Toni's P.O.V.
He got down on one knee, I gasped and he chuckled to himself, then he said "Toni, I love you and I didn't realize that until I was almost gone. Will you do me the honor of marrying me?" I started to cry. He just sat there with the box in his hand staring at me. I didn't know what to say. I mean yeah, it's the Doctor, but then nothing would be the same. He wouldn't want to take me places in case of danger. It's him though. He's perfect in every way possible. His brown hair that stops by his ears, his eyes, oh those beautiful eyes. They were a sea of green a beautiful green. His crazy style which most likely not change soon. I think most people would say "Why are you thinking? Just say yes already!" The problem is though I don't know if I'm saying yes.
"Um, Toni, may I have an answer. I do hate to rush, but it's been about 10min. Are you ok?" The doctor looked at me with his big puppy dog eyes. They were filled with so much love. Not just for me, but for everyone he has loved, lost, or might have gotten back. I do have to say he looked quite happy to see Aunt Amy and Uncle Rory. I remember the Doctor said that they were taken by weeping angles when they were in Manhattan. There are so many pro's and con's to the decision, what am I going to do? "Doctor I… Can't marry you. I'm so sorry but I just can't do this. I love you and I want you to remember that." I gave the doctor a kiss on the cheek and ran out the Tardis door. I didn't know where or when I was but I didn't care, I just ran.
It has been about an hour, I've been in Paris, France for one hour. I can't ever see the Doctor again. You didn't see his face when I said no. It looked like he just broke into a million pieces. I'm too cowardly to ever face him again; no doubt he would want to see me anyway, after what I just did to him. Why, why, why, why?! I groaned in frustration. How could I do something so stupid? No doubt, Aunt Amy is searching for me. I should get on the move to make sure she doesn't find me and bring me back. I got some money mine as well get some food. I walked over to the nearest restaurant I could find. It served the best frog legs ever! How can I think about that, I just might have killed the Doctor (from the inside). I walked out and saw the flaming orange hair outside the doors. I sighed and went over to Aunt Amy.
"I have one question for you, why?" she said. "Well, so many things would change. Some not for the better and I didn't want anything to change, things were going pretty good. How is he, did I kill him? Well in a way not really." "Well tell me about your reason more, but later. He is in shock, and a form of denial. In a way you did sort of kill him." When she said that I dropped to my knees and cried even more. Aunt Amy hugged me and brought me to the Tardis. "I think you two need to talk. Let me go in first because River is a little upset." I nodded and waited for Amy to tell me to come in. I waited for what seemed like a century. Amy opened the door and I walked in. I got a very evil glare, which I thought would happen. Something was wrong though, the Doctor wasn't there. "Auntie, where is he?" I asked in a whisper. "Well honey, he is in his room crying." That's when the guilt hit me so hard I fell on my knees.

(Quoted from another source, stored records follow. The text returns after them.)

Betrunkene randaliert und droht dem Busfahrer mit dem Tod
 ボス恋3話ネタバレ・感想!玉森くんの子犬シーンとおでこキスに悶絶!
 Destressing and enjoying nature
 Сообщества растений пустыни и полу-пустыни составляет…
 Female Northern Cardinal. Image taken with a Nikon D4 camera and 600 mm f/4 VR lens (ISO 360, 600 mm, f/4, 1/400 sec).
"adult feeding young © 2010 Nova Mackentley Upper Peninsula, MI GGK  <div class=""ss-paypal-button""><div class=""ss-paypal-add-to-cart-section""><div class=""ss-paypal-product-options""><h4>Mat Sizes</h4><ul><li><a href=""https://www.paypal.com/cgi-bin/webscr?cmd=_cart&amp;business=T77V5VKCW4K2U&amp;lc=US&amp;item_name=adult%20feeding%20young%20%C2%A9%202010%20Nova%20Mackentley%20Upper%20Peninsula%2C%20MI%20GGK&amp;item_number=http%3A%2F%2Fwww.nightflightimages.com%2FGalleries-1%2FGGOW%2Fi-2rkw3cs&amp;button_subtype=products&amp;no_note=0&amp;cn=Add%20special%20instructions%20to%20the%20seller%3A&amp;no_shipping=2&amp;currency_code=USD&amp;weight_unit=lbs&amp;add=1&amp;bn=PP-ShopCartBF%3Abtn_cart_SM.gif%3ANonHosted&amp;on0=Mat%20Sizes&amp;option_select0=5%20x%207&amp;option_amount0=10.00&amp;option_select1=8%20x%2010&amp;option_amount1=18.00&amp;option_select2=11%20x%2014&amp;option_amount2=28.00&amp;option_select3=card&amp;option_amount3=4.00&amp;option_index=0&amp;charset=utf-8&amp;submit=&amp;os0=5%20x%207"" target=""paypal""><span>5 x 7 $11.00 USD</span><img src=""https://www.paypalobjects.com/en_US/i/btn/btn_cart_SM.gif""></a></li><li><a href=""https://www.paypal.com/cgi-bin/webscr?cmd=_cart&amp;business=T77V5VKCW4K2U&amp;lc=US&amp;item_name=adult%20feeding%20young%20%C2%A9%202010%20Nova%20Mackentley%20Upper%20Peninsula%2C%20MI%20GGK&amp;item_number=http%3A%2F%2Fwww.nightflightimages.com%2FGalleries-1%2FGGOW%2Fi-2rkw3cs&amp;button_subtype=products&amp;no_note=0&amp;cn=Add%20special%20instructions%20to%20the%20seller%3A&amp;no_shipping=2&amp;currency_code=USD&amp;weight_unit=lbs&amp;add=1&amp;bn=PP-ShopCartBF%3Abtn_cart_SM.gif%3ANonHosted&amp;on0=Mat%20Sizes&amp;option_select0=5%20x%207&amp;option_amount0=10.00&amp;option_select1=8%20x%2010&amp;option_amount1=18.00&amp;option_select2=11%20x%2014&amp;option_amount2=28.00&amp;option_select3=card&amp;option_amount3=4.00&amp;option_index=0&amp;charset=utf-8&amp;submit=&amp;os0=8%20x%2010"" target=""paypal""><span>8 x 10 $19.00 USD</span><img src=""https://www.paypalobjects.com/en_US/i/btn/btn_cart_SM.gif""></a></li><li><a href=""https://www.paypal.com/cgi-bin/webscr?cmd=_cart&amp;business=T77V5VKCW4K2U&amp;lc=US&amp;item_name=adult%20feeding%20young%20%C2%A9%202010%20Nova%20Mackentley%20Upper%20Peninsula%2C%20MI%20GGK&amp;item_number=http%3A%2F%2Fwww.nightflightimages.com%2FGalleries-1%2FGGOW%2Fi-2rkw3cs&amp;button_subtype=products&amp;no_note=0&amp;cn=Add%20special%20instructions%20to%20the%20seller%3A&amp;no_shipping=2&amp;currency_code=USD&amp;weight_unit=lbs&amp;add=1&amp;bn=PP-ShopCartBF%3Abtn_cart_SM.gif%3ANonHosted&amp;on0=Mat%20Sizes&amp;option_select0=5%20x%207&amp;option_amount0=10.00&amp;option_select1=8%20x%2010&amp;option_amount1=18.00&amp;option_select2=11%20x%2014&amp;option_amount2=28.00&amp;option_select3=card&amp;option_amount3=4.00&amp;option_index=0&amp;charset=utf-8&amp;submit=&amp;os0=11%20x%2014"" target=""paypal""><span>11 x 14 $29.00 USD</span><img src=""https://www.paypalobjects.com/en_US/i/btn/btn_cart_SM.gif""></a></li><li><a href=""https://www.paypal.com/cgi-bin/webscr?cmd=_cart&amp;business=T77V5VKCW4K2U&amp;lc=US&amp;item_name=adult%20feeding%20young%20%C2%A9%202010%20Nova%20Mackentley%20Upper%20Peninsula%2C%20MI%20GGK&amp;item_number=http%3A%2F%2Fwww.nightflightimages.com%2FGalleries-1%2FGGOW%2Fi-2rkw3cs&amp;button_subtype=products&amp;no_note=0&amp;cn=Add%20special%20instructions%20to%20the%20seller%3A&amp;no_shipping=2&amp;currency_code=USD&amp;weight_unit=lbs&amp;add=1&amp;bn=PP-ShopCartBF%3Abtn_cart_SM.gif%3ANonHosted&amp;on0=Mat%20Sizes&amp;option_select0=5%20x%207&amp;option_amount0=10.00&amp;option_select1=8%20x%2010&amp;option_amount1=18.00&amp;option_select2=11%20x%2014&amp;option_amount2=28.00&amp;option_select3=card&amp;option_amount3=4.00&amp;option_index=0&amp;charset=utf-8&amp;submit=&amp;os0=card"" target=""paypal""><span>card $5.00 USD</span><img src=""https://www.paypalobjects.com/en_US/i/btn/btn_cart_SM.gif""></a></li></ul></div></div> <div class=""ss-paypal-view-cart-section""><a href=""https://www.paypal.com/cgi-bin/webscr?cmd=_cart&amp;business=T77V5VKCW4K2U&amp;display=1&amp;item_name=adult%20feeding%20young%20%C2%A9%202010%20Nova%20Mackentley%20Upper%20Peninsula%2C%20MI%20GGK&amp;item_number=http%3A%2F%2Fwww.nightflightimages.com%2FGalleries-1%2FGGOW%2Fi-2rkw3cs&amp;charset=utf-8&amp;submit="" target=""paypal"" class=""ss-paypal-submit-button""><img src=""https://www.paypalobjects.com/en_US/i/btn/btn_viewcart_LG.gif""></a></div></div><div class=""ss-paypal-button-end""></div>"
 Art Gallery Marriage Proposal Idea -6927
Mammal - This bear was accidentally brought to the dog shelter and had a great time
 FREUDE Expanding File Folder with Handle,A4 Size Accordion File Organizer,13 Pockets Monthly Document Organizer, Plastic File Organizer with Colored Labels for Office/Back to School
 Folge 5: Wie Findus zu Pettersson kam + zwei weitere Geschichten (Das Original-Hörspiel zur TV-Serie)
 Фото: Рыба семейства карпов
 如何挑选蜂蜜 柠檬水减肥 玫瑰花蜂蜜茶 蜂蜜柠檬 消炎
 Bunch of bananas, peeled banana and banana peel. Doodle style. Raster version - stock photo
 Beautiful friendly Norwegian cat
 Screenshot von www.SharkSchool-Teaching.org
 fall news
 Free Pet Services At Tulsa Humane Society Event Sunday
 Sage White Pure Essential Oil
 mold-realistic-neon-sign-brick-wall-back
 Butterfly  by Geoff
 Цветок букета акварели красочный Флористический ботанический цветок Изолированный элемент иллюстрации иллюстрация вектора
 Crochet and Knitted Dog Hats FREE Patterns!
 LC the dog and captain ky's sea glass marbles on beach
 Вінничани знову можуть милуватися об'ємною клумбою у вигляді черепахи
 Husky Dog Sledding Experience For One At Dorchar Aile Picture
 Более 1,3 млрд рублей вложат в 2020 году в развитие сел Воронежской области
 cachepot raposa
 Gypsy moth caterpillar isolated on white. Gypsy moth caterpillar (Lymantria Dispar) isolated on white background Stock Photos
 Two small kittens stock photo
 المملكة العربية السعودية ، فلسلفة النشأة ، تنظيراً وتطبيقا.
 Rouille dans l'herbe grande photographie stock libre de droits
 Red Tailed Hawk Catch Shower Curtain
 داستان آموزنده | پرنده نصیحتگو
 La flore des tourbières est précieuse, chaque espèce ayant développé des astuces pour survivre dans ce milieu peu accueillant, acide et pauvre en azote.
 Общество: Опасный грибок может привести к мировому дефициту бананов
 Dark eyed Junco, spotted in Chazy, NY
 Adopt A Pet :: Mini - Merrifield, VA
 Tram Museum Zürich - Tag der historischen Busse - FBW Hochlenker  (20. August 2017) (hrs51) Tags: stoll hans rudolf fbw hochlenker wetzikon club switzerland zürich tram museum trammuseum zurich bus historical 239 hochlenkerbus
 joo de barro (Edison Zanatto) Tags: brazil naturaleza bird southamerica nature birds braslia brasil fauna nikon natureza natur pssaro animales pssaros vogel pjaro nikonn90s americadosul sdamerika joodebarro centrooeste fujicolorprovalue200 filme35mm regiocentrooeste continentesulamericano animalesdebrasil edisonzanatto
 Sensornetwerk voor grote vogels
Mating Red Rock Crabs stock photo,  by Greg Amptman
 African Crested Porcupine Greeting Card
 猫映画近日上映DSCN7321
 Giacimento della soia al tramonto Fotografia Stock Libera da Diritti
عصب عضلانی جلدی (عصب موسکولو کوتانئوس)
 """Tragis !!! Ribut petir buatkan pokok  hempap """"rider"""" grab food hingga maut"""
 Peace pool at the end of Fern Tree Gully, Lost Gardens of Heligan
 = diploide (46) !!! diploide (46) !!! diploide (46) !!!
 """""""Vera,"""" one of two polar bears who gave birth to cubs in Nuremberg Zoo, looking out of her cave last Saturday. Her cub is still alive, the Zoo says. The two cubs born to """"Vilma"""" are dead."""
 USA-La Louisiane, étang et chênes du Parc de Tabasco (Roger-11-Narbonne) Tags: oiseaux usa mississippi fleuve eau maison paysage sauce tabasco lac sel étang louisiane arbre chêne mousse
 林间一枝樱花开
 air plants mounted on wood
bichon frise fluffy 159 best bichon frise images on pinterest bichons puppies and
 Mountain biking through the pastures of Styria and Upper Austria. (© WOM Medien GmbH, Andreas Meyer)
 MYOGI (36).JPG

We walked to his room at the very end of the Tardis. We got to his door and we opened it. He looked up and when he saw me he, he, looked at me with so much hate. I can't blame him, but it's not the Doctor I knew. "GET OUT!" He pointed at me and shouted. "Doctor, please, can I talk to you. Just for a minute, that's all and then I'll leave." I begged. "Fine" His voice and face were expressionless. I sat down and started talking.